* [EXERCISE DIRECTIONS]: Reproduce everything from the line containing "How far from" down to the end of the listing, requests included, and offset every number in the answers (the distance and the point coordinates) by -142.
___ GIVEN RECORDS
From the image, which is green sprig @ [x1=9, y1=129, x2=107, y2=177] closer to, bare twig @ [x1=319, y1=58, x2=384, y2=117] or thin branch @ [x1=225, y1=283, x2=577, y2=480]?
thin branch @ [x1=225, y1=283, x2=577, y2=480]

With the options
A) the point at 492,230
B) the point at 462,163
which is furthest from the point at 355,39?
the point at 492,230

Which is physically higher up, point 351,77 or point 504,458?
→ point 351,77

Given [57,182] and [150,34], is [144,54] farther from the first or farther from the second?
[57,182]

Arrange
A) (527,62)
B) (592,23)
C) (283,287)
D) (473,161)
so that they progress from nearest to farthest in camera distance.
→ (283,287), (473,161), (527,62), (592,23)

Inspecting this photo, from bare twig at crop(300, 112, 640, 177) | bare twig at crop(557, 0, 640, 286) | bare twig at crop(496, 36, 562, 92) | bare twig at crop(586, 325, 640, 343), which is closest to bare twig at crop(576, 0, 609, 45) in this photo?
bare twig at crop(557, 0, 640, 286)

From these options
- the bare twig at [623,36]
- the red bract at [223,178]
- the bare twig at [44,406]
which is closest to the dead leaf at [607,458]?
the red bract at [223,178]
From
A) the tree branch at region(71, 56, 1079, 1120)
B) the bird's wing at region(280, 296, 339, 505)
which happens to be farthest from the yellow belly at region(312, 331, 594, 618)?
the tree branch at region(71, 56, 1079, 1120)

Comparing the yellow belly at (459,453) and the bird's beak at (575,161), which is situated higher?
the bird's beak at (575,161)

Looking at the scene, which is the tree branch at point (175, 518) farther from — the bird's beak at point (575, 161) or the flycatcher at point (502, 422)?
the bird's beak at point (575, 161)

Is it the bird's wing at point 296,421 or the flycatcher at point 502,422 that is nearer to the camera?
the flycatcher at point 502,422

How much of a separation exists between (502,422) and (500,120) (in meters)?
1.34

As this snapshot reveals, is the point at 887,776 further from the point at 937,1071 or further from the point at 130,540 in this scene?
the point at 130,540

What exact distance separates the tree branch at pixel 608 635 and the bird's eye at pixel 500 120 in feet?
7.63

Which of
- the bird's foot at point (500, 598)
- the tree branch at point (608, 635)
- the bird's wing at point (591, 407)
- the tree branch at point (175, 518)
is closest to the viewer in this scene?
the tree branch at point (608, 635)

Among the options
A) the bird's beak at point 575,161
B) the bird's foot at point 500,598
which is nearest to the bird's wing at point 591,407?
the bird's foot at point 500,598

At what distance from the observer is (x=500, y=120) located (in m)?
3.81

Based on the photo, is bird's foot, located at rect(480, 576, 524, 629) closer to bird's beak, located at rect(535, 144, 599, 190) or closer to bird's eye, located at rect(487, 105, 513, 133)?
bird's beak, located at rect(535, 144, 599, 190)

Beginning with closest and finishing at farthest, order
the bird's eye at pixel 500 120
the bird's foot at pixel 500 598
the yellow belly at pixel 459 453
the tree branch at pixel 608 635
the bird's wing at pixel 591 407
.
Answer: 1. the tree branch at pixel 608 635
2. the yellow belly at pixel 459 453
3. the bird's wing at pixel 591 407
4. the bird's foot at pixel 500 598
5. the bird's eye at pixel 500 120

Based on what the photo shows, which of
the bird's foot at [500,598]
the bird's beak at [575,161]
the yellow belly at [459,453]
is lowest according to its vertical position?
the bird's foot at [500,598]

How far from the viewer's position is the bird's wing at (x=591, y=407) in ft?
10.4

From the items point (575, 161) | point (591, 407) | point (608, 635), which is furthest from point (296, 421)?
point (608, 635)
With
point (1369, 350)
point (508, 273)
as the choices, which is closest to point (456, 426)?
______
* [CORRECT RESULT]:
How far from the viewer's position is the bird's wing at (x=591, y=407) in ft?
-131.6

From the items point (575, 161) | point (591, 407) | point (608, 635), which is furthest from point (296, 421)?
point (466, 493)
With
point (1369, 350)
point (508, 273)
as the choices, which is closest to point (456, 426)?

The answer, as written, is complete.